Where in the entries below does "management" appear? Copy every line that has it.

→ Task input
== == ==

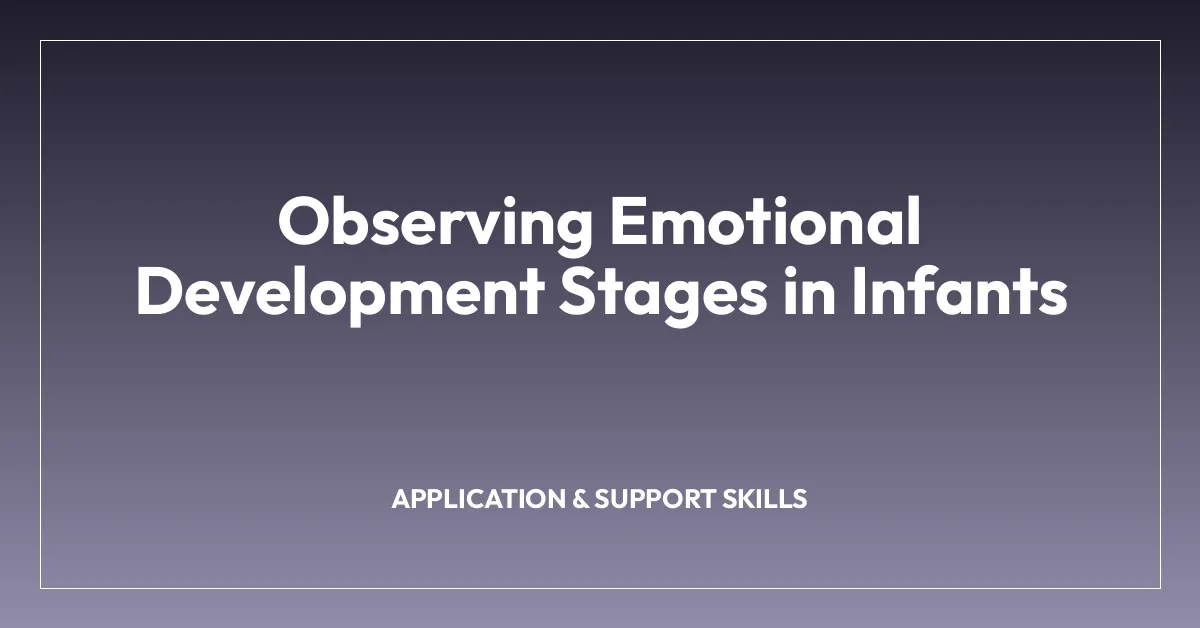 Observing Emotional Development Stages in Infants

APPLICATION & SUPPORT SKILLS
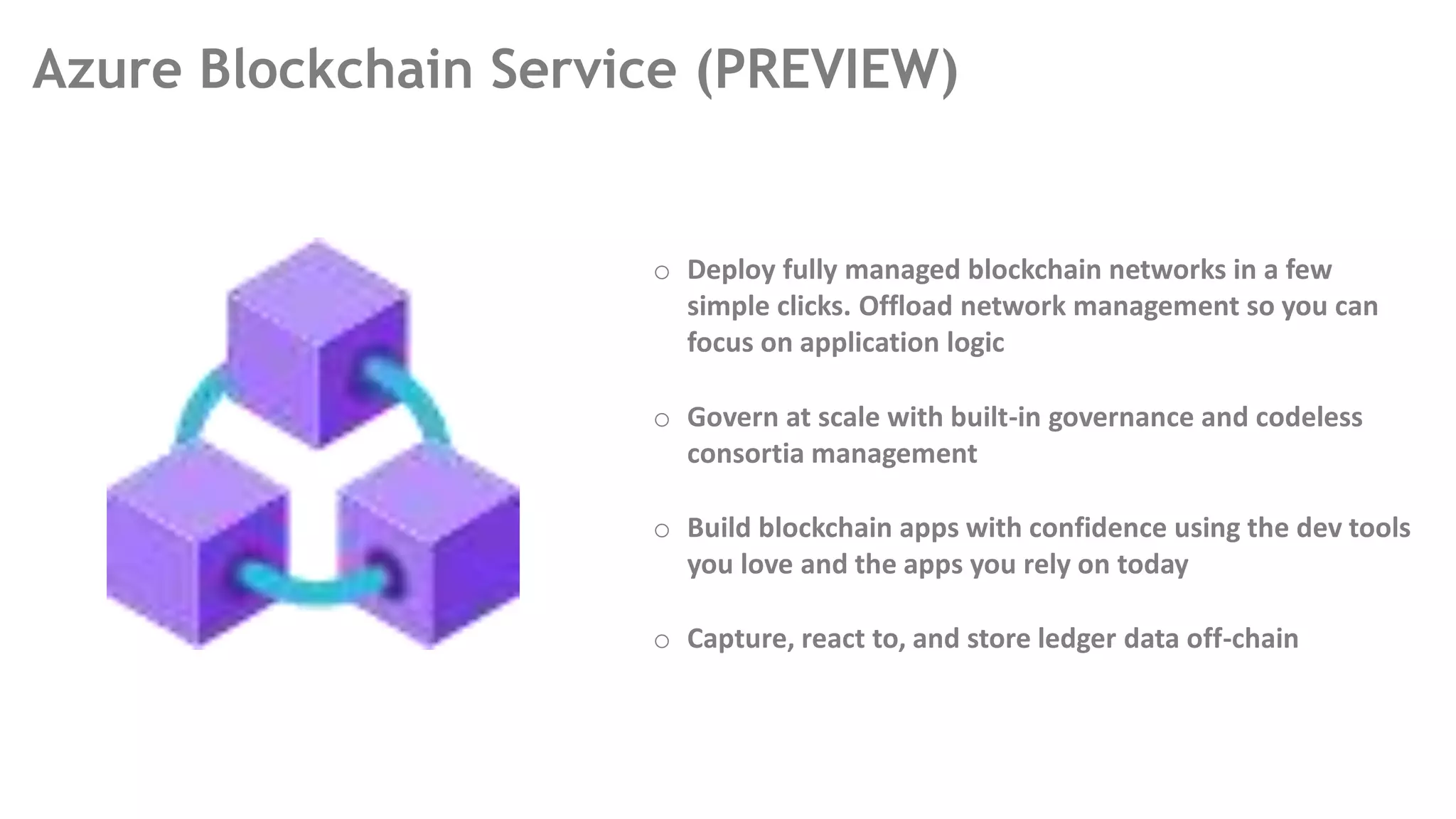 Azure Blockchain Service (PREVIEW)

○ Deploy fully managed blockchain networks in a few simple clicks. Offload network management so you can focus on application logic

○ Govern at scale with built-in governance and codeless consortia management

○ Build blockchain apps with confidence using the dev tools you love and the apps you rely on today

○ Capture, react to, and store ledger data off-chain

== == ==

→ Finished task
○ Deploy fully managed blockchain networks in a few simple clicks. Offload network management so you can focus on application logic
○ Govern at scale with built-in governance and codeless consortia management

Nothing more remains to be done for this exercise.